Output the stretch of the records from the line containing "Which one is" through the end of the records, copied verbatim and including that first line.

▸ **Data extract**
══════════

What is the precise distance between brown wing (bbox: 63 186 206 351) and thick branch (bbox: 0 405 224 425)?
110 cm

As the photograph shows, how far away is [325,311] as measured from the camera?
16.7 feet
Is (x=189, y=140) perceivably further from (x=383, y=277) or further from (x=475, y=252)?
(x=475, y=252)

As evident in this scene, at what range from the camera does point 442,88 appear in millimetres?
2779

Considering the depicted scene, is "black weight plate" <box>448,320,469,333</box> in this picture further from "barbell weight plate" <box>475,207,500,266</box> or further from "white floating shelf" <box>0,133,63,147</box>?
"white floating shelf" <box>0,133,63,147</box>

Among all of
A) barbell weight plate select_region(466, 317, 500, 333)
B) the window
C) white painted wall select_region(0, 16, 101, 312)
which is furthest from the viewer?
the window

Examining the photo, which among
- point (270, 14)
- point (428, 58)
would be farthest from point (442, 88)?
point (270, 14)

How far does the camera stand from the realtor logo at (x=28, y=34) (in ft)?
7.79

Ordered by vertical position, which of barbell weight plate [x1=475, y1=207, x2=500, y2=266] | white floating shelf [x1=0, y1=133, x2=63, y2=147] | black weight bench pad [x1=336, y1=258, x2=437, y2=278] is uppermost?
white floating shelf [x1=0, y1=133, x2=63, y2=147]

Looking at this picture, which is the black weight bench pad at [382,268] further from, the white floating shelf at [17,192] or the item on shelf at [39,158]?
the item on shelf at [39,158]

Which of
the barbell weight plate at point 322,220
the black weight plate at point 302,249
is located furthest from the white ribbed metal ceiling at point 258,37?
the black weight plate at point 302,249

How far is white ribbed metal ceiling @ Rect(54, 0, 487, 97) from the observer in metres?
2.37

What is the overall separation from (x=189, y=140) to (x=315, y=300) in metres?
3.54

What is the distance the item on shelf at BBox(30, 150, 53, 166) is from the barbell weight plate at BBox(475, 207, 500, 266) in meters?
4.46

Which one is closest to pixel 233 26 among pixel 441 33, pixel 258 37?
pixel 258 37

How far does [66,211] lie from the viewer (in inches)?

══════════

▸ **Result of this task**
Which one is closest to pixel 233 26 among pixel 441 33, pixel 258 37?
pixel 258 37

How far does [66,211] lie from the viewer (in inches)?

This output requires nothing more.